Both mRNAs are induced over a period of 24 h in
the presence of 3.3 nM of the synthetic androgen
mibolerone. Stimulation of PSA RNA is about 5-
fold,whereas hGK-1 stimulation is less pronounced.
Nuclear run-on analysis revealed that androgen induction
of kallikrein-like genes in LNCaP cells is a
rapid event (c3 h) occurring at the level of transcription
initiation. Treatment of cells with cycloheximide
demonstrates that, while PSA/hGK-1 basal transcription
strictly depends on continuous protein synthesis,
transcriptional induction by androgen does
not. This suggests the direct involvement of the
androgen receptor in the induction process independent
of additional labile protein factors necessary
for kallikrein basal transcription.

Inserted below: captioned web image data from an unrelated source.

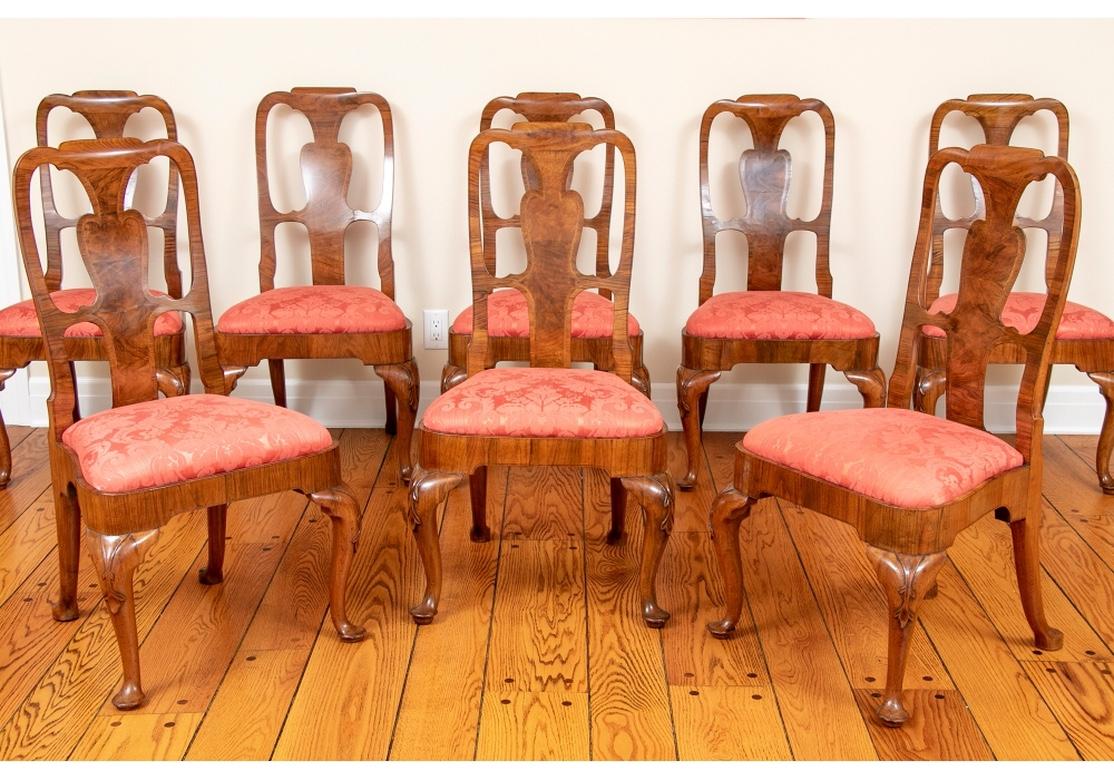 Hervorragender Satz von acht Beistellstühlen aus dem frühen 18. Jahrhundert. Fein gearbeitete Beistellstühle mit genopptem Gestell und kreuzförmig angeordneten Sitzflächen. Mit breiten geformten Sitzschienen, die auf Kabriole-Beinen mit pad-Füßen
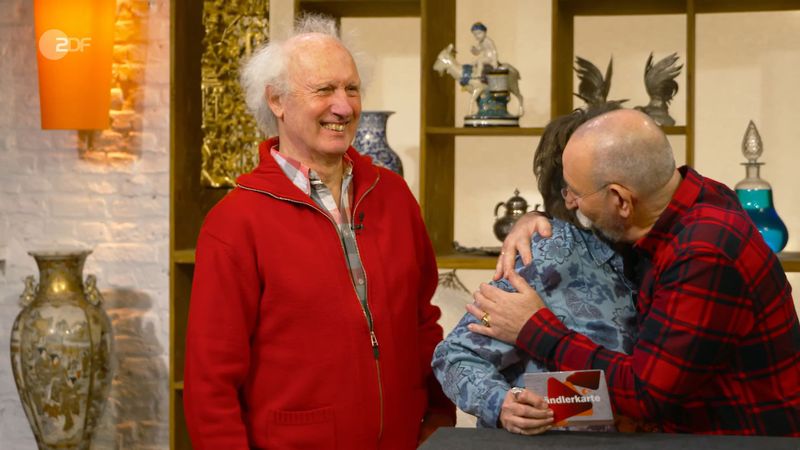 Als die "Bares für Rares"-Expertin Wendela Horz ihre Schätzung abgibt, muss Horst Lichter die Verkäuferin einfach in den Arm nehmen. Denn die ist von dem unerwartet hohen Wert überfordert ...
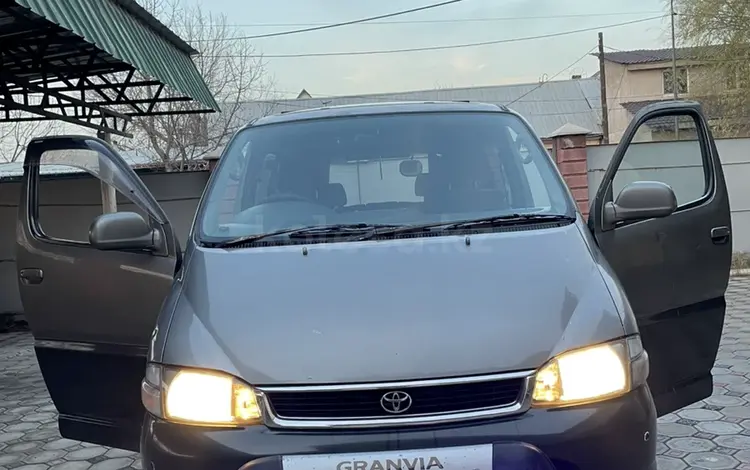 Toyota Granvia 1996 года за 3 700 000 тг. в Алматы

A binding motif
is present in the PSA and hGK-1 promoters, closely
resembling the consensus sequence for steroidresponsive
elements. The androgen antagonist cyproterone
acetate was also able to stimulate transcription
of kallikrein-like genes in LNCaP cells. In
contrast, androgen-dependent transcriptional
suppression of the protooncogene c-myc was
strongly counteracted by cyproterone acetate. Thus,
antiandrogens act differentially on androgen-regulated
prostate-specific (PSA, hGK-1) and growthrelated
(c-myc) gene expression in LNCaP cells.